Di Grill 9, salinan asli lisensi FSSAI tidak dipajang, dan beberapa barang kedaluwarsa ditemukan, termasuk 35 bungkus Potli Masala (kedaluwarsa pada April 2022), 1,4 kg saus, dan 13 bungkus Saus Cabai Bawang Putih. Air Mawar Kosmetik (250 ml) ditemukan di gudang dan, diduga digunakan sebagai bahan makanan, dibuang di tempat.

Kemungkinan serangan tikus ditunjukkan dengan adanya kotoran dan liang tikus di gudang penyimpanan. Selain itu, beberapa petugas penanganan makanan tidak mengenakan penutup rambut, sarung tangan, atau seragam. Makanan yang disimpan di lemari es tidak ditutup dan tidak diberi label dengan benar, dengan makanan vegetarian dan non-vegetarian disimpan bersama-sama, dan lemari es dalam kondisi tidak higienis. Catatan pengendalian hama untuk tempat tersebut dan sertifikat kebugaran medis untuk petugas penanganan makanan tidak tersedia. Tempat tersebut tidak dilengkapi dengan kasa antiserangga, dan pintunya tidak ditutup dengan benar untuk mencegah masuknya hama, kata sebuah rilis.

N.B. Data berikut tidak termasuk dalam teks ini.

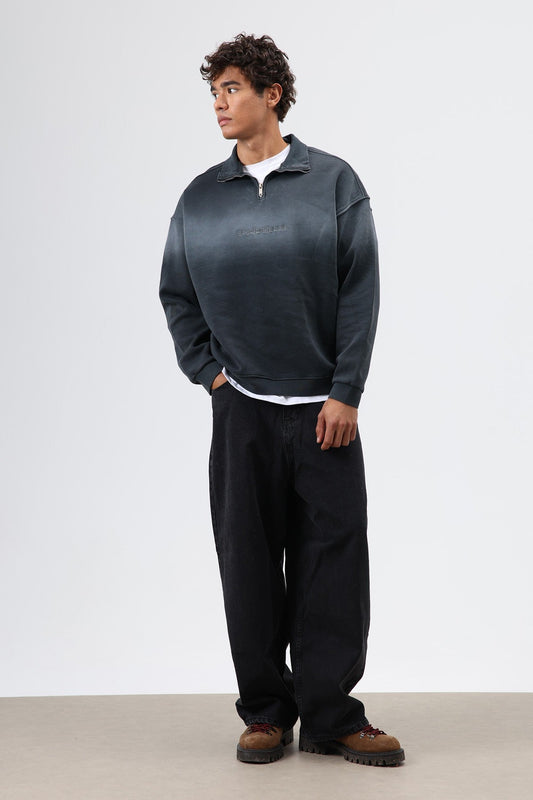 Yaka Fermuarlı Oversize Sweatshirt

Di Vivaha Bhojanambu, salinan lisensi FSSAI dipajang. Namun, 25 kg beras chitti muthyalu dengan tanggal kedaluwarsa 2022 dan 500 gram kelapa parut yang mengandung pewarna makanan sintetis ditemukan dan dibuang. Makanan mentah dan setengah jadi yang disimpan dalam wadah baja ditutup tetapi tidak diberi label dengan benar. Beberapa tempat sampah tidak memiliki tutup. Sertifikat kesehatan medis untuk penjamah makanan tidak tersedia, dan genangan air terlihat di saluran pembuangan dapur. Laporan analisis air untuk air gelembung yang digunakan dalam persiapan makanan dan disajikan kepada pelanggan juga tidak ada. Penjamah makanan ditemukan mengenakan jaring rambut dan seragam, dan catatan pengendalian hama untuk tempat tersebut tersedia.